Monday, June 17, 2013


The Chatham Archipelago consists of one large island and numerous smaller islands and rocky islets. Only two of the islands are inhabited. They represent New Zealand's eastern territory. The islands were originally settled by East Polynesians (either directly or via New Zealand as the evidence supports some contact there). In the 1400's, the population became isolated and interestingly developed its own culture. The islands were discovered by Europeans in the 1790's. Sealers and settlers followed and then in the 1830's, Maoris from New Zealand invaded, killing and enslaving many of the indigenous people. The impact of the original settlers, the Europeans and later the Maori people on the native flora and fauna was disastrous. Introduced animals, hunting, fires and island clearing wiped out many species of endemic birds. Fortunately, a number survived on the offshore islands in the archipelago. 

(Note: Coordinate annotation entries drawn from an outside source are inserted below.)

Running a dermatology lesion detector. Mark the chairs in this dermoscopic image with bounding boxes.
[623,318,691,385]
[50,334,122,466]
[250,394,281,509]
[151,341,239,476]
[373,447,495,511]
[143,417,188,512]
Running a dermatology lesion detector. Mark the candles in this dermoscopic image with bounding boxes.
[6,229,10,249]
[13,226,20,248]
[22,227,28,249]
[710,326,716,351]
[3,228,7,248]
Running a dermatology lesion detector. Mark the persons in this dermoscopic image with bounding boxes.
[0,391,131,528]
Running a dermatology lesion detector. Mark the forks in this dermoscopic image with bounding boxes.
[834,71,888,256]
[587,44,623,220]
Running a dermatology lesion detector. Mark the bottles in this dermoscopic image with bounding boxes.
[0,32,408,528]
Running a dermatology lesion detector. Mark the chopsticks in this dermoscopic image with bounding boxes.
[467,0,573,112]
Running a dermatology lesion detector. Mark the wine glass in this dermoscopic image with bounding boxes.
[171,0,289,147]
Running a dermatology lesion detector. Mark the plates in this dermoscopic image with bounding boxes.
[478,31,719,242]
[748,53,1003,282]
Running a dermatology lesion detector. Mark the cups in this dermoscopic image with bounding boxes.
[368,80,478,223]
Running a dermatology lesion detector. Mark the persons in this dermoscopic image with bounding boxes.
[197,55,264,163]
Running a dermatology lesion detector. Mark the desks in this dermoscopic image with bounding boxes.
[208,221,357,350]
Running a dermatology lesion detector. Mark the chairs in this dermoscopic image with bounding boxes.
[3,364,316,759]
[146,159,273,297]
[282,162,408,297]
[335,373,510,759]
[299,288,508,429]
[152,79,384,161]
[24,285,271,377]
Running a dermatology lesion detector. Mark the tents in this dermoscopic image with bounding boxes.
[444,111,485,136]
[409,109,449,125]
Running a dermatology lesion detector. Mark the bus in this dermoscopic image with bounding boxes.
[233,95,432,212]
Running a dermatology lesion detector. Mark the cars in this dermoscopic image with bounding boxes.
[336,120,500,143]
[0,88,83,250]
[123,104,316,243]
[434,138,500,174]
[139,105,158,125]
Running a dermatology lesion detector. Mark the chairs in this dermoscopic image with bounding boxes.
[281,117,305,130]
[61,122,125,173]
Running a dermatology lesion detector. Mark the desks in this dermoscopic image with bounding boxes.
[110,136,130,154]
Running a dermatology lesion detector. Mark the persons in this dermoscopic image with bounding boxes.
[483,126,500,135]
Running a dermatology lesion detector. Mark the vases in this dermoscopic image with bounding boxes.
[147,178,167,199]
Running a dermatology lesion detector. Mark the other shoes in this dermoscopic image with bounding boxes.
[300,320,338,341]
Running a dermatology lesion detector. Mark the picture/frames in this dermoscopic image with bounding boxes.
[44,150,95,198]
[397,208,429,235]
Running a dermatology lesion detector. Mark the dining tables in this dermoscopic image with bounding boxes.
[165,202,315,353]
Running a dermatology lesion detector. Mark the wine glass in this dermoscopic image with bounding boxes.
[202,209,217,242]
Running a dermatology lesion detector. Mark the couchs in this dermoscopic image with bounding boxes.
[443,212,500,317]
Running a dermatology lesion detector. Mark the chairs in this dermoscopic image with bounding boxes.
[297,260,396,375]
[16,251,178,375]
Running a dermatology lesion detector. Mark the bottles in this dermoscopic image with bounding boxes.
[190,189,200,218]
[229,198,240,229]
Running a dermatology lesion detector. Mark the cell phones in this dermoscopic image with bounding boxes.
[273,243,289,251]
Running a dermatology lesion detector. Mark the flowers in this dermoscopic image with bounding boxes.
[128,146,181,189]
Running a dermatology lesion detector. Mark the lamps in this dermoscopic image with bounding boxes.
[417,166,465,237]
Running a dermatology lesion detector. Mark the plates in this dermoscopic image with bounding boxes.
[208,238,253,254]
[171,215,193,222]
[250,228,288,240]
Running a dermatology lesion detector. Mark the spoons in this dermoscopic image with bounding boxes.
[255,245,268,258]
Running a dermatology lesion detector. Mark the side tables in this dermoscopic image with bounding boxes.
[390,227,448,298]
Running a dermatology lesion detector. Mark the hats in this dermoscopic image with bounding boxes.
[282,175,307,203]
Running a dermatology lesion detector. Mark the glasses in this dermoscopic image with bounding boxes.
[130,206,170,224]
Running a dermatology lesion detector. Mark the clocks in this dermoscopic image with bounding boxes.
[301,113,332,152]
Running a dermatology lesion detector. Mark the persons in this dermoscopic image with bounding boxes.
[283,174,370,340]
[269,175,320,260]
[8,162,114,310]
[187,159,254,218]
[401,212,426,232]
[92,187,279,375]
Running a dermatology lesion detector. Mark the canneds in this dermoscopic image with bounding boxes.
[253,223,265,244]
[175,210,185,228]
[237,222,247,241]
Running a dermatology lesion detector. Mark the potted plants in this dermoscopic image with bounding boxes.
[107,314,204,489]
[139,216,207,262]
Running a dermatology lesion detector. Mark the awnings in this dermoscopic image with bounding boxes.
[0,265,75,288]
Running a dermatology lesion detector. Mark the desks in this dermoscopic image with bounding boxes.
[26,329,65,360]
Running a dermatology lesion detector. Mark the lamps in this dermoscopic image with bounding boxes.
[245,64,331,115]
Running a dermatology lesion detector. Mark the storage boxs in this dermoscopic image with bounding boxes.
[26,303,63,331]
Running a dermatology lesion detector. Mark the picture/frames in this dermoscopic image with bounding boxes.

Late on the evening of DAY 14 of our Birding Down Under Voyage, we hope to reach the Chatham Islands and cruise along the south coast into the archipelago near Waitangi. The south coast is where the only known population of the Taiko, Magenta Petrel, breeds. They are attempting to establish a new population of the Chatham Island Petrel in a predator free area. Past voyages have seen both Taiko and Chatham Island Petrel in this area. Cross fingers, that we shall see these two extremely rare seabirds. We are at anchor this evening.

On DAY 15 of our Birding Down Under Voyage, we shall visit one of the original private reserves established by a local family on the south coast of the main island where there is a good chance to see the endemic Chatham Island Pigeon and Warbler. The pigeon was close to extinction until recently, and is now in good numbers. We will travel by local bus to the reserve. The road takes us through developed farmland where we will undoubtedly see numerous introduced species, and possibly the Weka. Near our landing in Waitangi there is a good chance of seeing the endemic and critically endangered, Chatham Island Shag.

This evening, we cruise back along the south coast for another opportunity to see the Taiko and Chatham Island Petrel.